Friday, November 25, 2011

The Art of African/American Foodways


The Art of African/American Foodways, Closing soon at the Avery Research Center, Charleston, SC
The Art of African/American Foodways
For details visit Tasting Cultures and The Avery Research Center Avery



How do you taste memory? How do you connect to your history, your traditions and your ancestors? Up-rooted from ancestral lands, Africans arrived with their minds and cultural heritages intact despite the horrors of the “Middle Passage.” Enduring adversity, enslaved Africans put down roots in the soils of the Americas and grew new crops (as well as old) with resourcefulness and creativity. Africa’s contributions to the Americas are many. In particular, African American foodways, as expressions of multiple ethnicities and histories, mixed and stirred with Indigenous American, European, and Asian foods to create a distinctive mélange of culinary traditions.



Campbell

The “main course” for this exhibition is the art of several African and African American artists inspired by their foodways and personal relationship with the land.

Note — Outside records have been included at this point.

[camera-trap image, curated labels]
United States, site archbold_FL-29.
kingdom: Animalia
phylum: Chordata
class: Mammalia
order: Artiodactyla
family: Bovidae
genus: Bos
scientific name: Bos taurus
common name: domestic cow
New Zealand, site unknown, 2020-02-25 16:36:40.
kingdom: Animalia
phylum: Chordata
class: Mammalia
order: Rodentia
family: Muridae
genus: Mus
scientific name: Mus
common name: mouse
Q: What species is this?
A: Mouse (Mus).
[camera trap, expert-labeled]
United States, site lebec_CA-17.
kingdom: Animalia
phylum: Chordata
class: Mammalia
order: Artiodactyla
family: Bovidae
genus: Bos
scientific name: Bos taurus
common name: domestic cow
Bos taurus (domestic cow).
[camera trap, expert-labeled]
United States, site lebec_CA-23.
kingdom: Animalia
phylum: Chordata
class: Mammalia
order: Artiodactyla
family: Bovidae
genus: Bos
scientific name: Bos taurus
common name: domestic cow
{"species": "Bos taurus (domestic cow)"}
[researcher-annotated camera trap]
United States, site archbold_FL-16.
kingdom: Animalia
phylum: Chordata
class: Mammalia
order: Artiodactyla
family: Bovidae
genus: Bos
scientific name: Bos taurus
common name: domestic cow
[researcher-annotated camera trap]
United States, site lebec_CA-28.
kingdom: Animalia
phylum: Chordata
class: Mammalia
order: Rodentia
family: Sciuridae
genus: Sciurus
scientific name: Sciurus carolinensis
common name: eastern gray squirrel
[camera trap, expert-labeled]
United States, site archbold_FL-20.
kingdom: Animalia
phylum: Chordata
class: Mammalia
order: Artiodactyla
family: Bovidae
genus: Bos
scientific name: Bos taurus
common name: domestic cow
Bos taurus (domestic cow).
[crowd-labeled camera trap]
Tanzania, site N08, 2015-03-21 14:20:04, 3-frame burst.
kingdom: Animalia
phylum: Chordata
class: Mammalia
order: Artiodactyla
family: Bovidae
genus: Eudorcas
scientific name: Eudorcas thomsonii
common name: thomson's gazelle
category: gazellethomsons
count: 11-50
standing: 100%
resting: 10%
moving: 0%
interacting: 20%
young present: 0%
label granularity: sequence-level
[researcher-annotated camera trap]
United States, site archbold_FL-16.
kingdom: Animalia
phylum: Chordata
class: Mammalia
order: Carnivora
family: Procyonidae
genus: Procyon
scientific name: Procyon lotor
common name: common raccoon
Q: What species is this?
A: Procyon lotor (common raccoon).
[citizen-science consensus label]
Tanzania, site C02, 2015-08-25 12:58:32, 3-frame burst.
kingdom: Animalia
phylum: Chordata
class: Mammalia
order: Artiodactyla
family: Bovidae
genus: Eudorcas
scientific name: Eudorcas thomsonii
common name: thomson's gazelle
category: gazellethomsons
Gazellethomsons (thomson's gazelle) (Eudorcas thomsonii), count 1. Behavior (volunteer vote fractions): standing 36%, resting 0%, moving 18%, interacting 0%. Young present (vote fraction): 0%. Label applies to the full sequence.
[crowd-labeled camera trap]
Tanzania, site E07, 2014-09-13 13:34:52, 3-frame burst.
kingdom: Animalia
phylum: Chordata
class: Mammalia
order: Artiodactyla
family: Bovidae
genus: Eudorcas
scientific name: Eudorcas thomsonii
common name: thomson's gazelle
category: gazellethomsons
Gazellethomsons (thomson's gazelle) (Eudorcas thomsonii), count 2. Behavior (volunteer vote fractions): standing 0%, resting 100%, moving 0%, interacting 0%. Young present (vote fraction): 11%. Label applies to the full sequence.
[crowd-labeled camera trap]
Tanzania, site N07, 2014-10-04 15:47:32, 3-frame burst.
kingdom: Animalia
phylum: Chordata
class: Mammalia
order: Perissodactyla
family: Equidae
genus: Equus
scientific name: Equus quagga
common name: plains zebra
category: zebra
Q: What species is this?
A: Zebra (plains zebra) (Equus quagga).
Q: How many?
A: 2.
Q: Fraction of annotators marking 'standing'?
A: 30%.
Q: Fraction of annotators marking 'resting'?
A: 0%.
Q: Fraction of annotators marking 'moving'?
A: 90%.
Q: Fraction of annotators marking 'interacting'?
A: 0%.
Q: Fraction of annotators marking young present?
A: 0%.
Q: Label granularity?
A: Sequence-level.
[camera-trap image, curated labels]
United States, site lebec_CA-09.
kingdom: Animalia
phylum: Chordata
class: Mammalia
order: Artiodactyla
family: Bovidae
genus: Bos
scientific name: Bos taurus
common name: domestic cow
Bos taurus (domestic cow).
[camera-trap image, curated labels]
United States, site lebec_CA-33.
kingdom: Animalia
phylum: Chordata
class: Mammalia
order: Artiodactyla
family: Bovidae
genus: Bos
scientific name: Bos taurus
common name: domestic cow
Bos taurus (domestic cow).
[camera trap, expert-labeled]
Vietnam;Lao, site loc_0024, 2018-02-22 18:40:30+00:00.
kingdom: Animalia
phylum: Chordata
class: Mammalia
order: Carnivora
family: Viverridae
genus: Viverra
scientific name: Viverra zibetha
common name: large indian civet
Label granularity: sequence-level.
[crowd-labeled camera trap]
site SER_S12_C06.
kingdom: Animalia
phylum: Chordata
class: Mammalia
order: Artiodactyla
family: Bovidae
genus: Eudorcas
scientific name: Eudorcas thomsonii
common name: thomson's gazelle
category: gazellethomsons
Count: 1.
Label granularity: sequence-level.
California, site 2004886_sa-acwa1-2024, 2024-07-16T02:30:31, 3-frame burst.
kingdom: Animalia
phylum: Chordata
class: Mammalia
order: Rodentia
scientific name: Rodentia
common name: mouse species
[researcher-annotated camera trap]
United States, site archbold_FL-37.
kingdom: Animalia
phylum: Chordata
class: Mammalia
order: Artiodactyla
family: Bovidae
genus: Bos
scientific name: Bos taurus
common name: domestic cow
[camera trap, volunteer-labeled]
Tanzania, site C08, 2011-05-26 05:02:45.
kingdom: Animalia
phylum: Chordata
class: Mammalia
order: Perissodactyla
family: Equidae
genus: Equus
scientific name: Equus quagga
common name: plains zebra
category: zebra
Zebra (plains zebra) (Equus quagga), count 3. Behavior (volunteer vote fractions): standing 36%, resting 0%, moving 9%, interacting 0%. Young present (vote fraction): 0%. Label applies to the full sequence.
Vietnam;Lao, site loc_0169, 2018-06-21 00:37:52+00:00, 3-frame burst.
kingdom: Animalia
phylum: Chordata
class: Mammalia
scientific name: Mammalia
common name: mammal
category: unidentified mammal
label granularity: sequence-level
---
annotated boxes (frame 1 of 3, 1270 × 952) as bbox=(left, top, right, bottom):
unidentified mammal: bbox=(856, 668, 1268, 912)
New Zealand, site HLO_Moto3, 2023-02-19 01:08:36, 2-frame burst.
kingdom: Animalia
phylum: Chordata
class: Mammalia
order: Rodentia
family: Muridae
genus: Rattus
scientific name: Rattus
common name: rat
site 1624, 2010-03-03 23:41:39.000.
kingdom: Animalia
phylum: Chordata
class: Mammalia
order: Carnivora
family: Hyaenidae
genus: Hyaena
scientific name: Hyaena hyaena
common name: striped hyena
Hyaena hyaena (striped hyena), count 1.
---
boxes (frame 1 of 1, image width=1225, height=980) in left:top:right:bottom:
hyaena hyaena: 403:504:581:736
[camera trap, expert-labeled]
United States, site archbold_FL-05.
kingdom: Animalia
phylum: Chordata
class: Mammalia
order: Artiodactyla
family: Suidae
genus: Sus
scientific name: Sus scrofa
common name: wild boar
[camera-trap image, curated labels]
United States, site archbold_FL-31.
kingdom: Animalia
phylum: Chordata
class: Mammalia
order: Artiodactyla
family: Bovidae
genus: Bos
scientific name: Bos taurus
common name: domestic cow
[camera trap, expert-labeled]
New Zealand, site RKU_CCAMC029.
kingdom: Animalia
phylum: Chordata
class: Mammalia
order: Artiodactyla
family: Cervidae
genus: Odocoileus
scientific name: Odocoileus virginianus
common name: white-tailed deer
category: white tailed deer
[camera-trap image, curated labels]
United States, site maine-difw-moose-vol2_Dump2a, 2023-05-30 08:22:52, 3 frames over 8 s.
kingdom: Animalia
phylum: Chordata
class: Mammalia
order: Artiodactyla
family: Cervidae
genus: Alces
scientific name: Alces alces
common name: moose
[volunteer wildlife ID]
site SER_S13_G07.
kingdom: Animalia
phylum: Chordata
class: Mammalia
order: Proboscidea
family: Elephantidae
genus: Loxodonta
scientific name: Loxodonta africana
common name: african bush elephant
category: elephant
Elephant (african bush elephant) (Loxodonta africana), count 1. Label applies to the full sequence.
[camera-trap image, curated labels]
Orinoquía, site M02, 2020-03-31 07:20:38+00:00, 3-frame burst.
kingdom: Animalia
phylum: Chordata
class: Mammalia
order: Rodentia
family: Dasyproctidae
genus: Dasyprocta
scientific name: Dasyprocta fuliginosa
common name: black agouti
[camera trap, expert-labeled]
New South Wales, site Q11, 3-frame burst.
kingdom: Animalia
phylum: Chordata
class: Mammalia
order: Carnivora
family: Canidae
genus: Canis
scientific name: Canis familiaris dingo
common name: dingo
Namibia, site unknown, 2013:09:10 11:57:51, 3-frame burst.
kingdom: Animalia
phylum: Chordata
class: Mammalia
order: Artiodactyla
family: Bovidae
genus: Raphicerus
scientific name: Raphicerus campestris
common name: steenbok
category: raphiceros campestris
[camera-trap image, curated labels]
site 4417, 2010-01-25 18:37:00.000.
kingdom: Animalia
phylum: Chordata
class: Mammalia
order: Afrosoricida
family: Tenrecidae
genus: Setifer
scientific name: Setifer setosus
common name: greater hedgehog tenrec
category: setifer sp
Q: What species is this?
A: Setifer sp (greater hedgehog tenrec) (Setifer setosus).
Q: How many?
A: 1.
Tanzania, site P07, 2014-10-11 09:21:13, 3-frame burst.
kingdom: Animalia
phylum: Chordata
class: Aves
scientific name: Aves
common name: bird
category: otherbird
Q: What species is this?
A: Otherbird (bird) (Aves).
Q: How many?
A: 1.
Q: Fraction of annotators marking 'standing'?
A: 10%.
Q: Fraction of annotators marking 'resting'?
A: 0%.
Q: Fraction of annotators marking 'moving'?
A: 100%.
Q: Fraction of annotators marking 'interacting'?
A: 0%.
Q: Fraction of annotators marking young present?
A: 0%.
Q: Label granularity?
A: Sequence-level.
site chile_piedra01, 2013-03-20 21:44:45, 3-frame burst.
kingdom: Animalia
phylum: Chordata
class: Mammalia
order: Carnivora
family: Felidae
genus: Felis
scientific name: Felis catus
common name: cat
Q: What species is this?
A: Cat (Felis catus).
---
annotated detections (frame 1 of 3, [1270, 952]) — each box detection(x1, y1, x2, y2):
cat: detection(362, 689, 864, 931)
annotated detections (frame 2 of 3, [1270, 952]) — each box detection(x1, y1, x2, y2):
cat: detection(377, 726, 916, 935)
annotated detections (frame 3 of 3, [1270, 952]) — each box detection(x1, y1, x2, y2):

The artists are: Sonya Y. Clark who, working with rice and beans, offers work that evokes her mother’s kitchen and favorite recipes, as well as sacred traditions of Yoruba people from West Africa; David C. Driskell distinguished artist and scholar of African American art and an avid chef and gardener has created a series of printed works infused with the spices and fibers of his youth;              
Clark

Amos P. Kennedy Jr., printer and book-maker extraordinaire who is passionate about okra, has produced a series of prints with humor and wisdom; Kaylynn Sullivan Twotrees, visual and performance artist of Native American, European, and African descent, has created a series of handmade papers infused with beeswax and honey collected from all over the country to reflect our dwindling pollinators and the fate of our lands; Michele Tejuola Turner, renowned for her unique carved and painted gourd sculptures, has created memorials to her mothers a nd grandmothers, and to the land of their birth; and Bolaji Campbell, former Avery Research Center Fellow who now teaches at RISD in Providence, RI, has done a series of paintings on foods for the gods (orisa) among his ancestors, the Yoruba.